:: Your instructions ::
Apart from the pictures, everything in the lines below must be printed exactly.
START Data excerpt
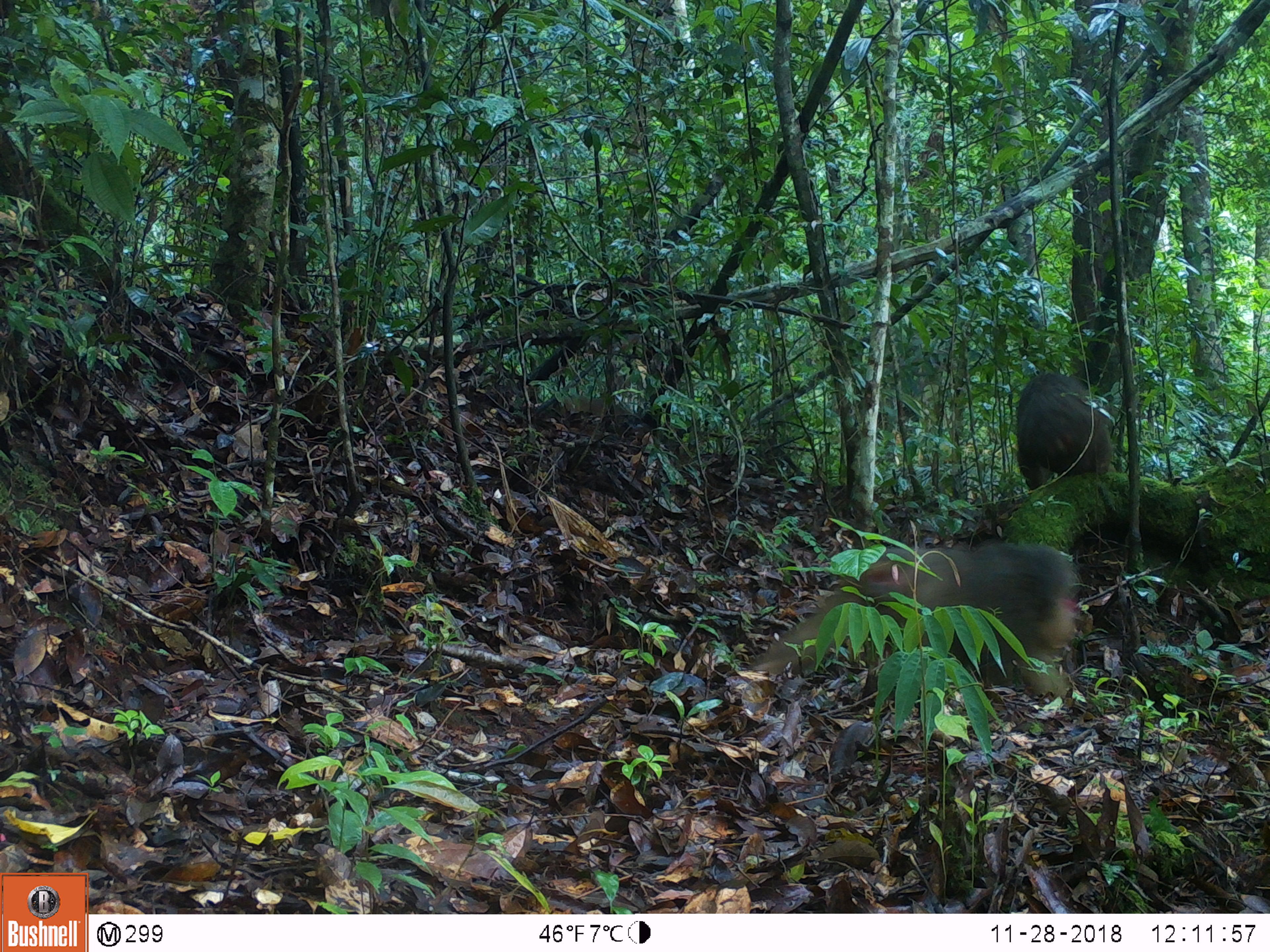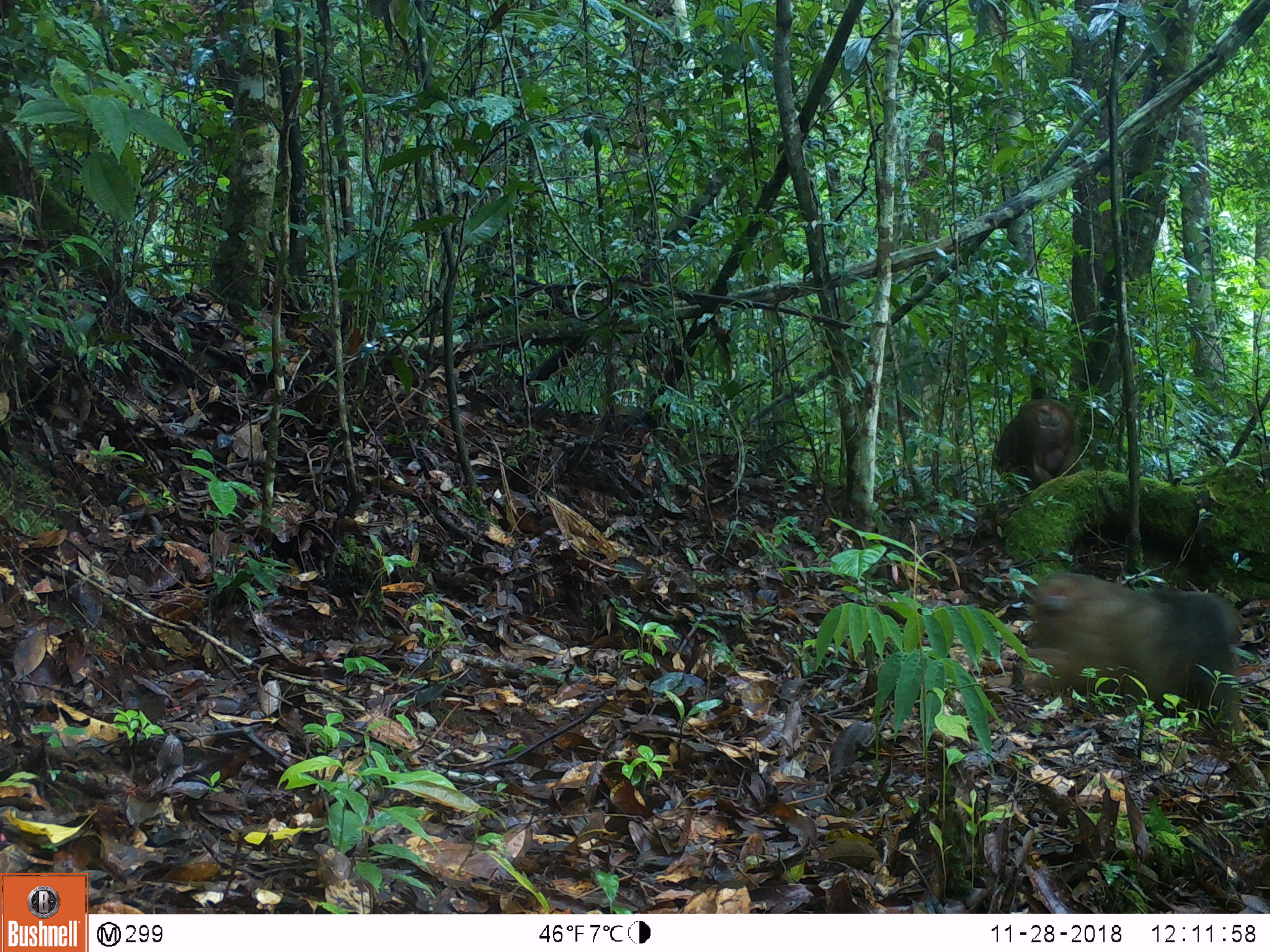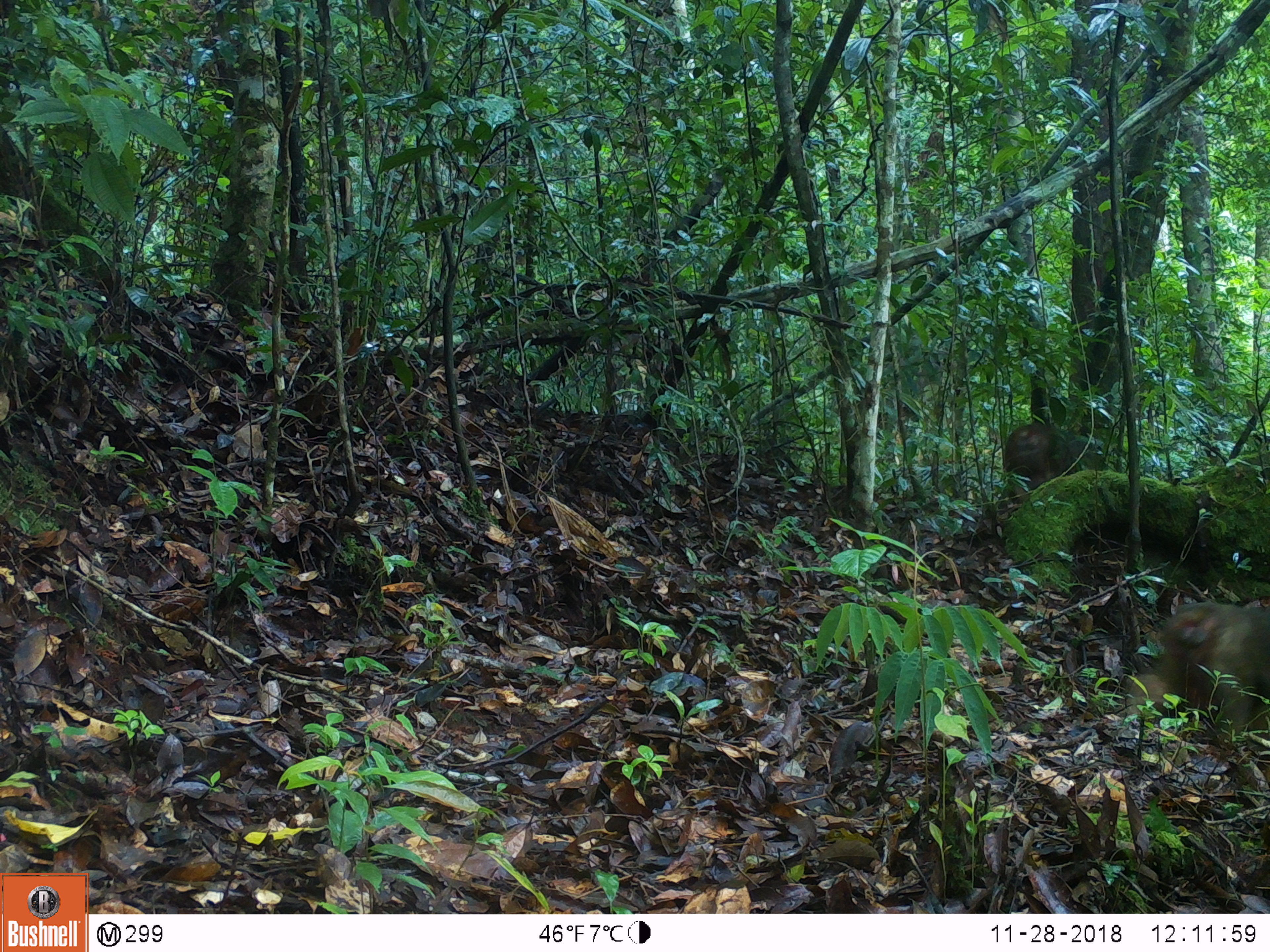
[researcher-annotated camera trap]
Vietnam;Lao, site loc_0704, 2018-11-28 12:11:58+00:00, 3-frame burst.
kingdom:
END Data excerpt
:: Answer box ::
[researcher-annotated camera trap]
Vietnam;Lao, site loc_0704, 2018-11-28 12:11:58+00:00, 3-frame burst.
kingdom:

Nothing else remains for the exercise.